> [PAGE TEXT]
******
# Good Areas to Live in Sydney??



## jen85 (Jul 31, 2010)

There is a chance I may have a job offer which will be based in Sydney city centre. I wondered which areas around sydney are ones I should be looking for renting a house? 

Also can anyone give me an idea of what rental prices are like for houses and apartments?

Thanks

Jen


----------



## Weebie (Sep 16, 2009)

Where ever you can afford. Try London prices doubled.


----------



## kaz101 (Nov 29, 2007)

Hi Jen, 

Check out the property links in the 'PLEASE READ....' sticky post since you'll be able to find rental prices there and they'll vary on the area that you choose. 

Regards,
Karen


----------



## Seabee (Jul 15, 2010)

Look for something near the train lines so that commuting is easier. You can check rental prices on sites like domain.com.au


----------



## acantril (Jun 4, 2010)

There are some nice places in Mosman for $300-400$ a week, which is comparable to london prices, for a apartment of the same size.

Mosman has the advantage of being commutable to Sydney CBD by boat.


----------



## maggiegirl (Oct 3, 2007)

jen85 said:


> There is a chance I may have a job offer which will be based in Sydney city centre. I wondered which areas around sydney are ones I should be looking for renting a house?
> 
> Also can anyone give me an idea of what rental prices are like for houses and apartments?
> 
> ...


Hi Jen,

House rentals in Sydney are quite expensive. Flats are cheaper. The quality of accommodation varies greatly in Sydney. Some places are great, and some are terrible. A lot will depend on how old the place is, if it's been renovated, and how much ventilation it has. Sydney is very humid and if you choose a place without good ventilation, it will be mouldy and musty.

The following websites have plenty of info on rentals etc.

www.domain.com.au
Real Estate, Property, Land and Homes for Sale, lease and rent - realestate.com.au
Moving to Sydney Melbourne Brisbane Adelaide? Find where to live cityhobo.com - Home

It's probably best to pick a place on a train line, or close to a bus.
******
> [LISTED RECORDS]
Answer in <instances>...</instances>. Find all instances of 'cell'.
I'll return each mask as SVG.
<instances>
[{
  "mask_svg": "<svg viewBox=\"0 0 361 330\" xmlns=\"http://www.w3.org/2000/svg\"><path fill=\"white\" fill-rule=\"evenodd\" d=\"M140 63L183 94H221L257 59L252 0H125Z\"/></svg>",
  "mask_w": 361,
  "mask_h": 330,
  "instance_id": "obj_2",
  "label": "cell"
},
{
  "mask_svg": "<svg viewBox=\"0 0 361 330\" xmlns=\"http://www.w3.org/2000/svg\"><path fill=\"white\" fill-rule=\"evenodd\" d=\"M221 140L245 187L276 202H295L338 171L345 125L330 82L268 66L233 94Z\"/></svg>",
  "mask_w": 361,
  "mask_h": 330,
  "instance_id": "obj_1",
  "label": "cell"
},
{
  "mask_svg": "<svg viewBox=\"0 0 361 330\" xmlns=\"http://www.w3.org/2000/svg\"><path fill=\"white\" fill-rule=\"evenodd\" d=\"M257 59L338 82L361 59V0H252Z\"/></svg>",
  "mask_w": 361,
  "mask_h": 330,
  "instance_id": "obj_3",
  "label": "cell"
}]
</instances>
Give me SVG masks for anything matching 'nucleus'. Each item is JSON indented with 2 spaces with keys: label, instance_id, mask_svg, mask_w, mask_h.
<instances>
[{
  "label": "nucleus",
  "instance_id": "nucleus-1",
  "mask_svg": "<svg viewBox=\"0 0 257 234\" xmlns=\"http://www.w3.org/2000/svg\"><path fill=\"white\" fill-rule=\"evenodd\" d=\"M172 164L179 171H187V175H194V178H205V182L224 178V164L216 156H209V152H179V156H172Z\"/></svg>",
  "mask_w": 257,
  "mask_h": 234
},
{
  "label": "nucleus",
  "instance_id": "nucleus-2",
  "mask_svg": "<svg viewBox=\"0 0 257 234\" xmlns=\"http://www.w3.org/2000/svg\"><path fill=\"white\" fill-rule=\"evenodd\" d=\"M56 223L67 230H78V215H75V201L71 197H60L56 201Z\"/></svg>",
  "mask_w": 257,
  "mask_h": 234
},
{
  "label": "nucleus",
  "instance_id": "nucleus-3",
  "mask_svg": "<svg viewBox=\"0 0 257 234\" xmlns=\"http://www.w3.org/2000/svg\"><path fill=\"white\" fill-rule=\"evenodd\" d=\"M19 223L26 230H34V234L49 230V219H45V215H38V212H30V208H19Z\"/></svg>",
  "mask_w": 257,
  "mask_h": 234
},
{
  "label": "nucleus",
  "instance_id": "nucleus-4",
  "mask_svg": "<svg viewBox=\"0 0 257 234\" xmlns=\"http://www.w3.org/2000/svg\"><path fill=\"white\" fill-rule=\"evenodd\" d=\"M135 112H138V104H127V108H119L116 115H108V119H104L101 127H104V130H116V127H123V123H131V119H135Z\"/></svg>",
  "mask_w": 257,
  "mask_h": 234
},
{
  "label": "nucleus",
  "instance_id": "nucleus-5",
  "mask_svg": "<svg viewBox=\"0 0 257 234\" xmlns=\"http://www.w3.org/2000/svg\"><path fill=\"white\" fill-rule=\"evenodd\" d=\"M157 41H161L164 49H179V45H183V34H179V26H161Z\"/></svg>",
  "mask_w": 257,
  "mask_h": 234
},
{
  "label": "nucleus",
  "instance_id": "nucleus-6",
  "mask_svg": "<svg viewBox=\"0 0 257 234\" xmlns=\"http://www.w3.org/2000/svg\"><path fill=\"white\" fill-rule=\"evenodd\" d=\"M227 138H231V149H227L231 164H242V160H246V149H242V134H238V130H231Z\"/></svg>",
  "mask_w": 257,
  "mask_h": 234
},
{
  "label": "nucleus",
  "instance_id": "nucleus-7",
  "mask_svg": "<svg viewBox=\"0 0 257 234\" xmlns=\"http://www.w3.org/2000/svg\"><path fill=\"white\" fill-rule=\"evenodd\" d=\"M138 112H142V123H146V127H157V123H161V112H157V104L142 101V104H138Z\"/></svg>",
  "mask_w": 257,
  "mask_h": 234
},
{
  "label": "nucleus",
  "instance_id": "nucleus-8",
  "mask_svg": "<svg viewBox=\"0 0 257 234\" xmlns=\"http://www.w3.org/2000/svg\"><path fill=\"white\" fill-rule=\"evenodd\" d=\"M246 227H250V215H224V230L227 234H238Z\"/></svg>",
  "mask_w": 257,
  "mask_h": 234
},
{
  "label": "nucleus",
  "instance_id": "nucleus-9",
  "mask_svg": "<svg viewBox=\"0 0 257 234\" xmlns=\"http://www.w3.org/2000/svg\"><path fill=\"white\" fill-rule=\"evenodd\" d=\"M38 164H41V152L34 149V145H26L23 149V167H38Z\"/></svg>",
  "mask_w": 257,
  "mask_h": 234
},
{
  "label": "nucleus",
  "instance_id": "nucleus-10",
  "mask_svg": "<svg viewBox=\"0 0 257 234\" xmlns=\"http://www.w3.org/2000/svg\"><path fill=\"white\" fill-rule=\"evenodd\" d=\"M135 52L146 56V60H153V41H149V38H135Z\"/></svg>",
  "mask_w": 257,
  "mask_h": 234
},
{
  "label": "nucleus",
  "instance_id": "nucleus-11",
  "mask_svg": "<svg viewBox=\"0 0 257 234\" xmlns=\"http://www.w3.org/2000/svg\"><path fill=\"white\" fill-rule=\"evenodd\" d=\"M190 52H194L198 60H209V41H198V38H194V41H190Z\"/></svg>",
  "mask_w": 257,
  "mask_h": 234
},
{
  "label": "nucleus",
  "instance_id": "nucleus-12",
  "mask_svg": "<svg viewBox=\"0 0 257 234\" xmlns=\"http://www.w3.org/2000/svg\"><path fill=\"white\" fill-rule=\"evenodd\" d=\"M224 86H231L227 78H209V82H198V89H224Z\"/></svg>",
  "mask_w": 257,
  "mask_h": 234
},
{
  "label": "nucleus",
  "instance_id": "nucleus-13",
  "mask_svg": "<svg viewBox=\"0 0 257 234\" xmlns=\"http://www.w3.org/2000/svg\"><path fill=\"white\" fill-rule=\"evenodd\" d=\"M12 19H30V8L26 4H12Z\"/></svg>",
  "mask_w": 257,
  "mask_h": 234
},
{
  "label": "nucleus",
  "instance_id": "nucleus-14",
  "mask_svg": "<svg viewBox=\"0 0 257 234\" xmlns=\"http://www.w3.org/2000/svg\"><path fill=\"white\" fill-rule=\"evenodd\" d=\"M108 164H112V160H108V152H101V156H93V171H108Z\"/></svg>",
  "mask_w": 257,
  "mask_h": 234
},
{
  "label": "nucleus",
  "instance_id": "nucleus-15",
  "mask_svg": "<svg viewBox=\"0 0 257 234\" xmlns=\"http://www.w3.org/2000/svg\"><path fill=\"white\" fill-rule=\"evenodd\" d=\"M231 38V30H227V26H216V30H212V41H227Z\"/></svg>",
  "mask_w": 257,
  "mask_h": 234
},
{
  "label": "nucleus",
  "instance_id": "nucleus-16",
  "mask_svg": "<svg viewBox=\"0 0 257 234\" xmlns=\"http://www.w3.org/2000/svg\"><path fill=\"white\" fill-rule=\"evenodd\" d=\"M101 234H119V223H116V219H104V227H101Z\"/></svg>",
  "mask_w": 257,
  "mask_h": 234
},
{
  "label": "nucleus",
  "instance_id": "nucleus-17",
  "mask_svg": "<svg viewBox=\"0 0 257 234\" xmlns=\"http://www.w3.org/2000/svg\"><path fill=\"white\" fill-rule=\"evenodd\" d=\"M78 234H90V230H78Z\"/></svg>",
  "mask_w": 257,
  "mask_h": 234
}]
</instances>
******
> [INSTRUCTIONS]
- A) Translate this sentence from the Sydney housing thread into Spanish: "Sydney is very humid and if you choose a place without good ventilation, it will be mouldy and musty."
- B) Reproduce the passage of the Sydney housing thread that opens with the words containing "## acantril (Jun" and closes with "CBD by boat.".
- C) Carry on the Sydney housing thread from the point where its text stops.
The items come from a source separate from the Sydney housing thread.

> [EXPECTED OUTPUTS]
- A) Sídney es muy húmedo y, si eliges un lugar sin buena ventilación, tendrá moho y olor a humedad.

- B)
## acantril (Jun 4, 2010)

There are some nice places in Mosman for $300-400$ a week, which is comparable to london prices, for a apartment of the same size.

Mosman has the advantage of being commutable to Sydney CBD by boat.

- C)
----------



## John W (Feb 26, 2011)

Pretty much agree with the comments above although Mosman is one of Sydney's most desirable suburbs and the rents reflect that.
I think a good guide is the closer to the City CBD the higher the rent, we live in Newtown 3 klm from city, the three bedroom terrace next to us rents for $650 week.
Rents are cheaper in the western suburbs, if you choose to live in say Penrith you're looking at around an hour to the city on the train, I think it comes down to lifestyle choices, inner city with it's attractions and higher rents or further out and lower rents.
Hope this helps


----------



## shussel (Feb 18, 2011)

Lots to think about, it really depends what lifestyle requirements you have. Erskineville is another good inner-west suburb with an easy commute to the CBD (15 mins by train). If you want to be close to the beach the Eastern Suburbs offer some great options (Bondi, Bronte, Coogee), still within easy commute to the city (usually by bus), and Manly is a favourite for those wanting to get the ferry to work.

MyBoot is another good place to go for suburb profiles.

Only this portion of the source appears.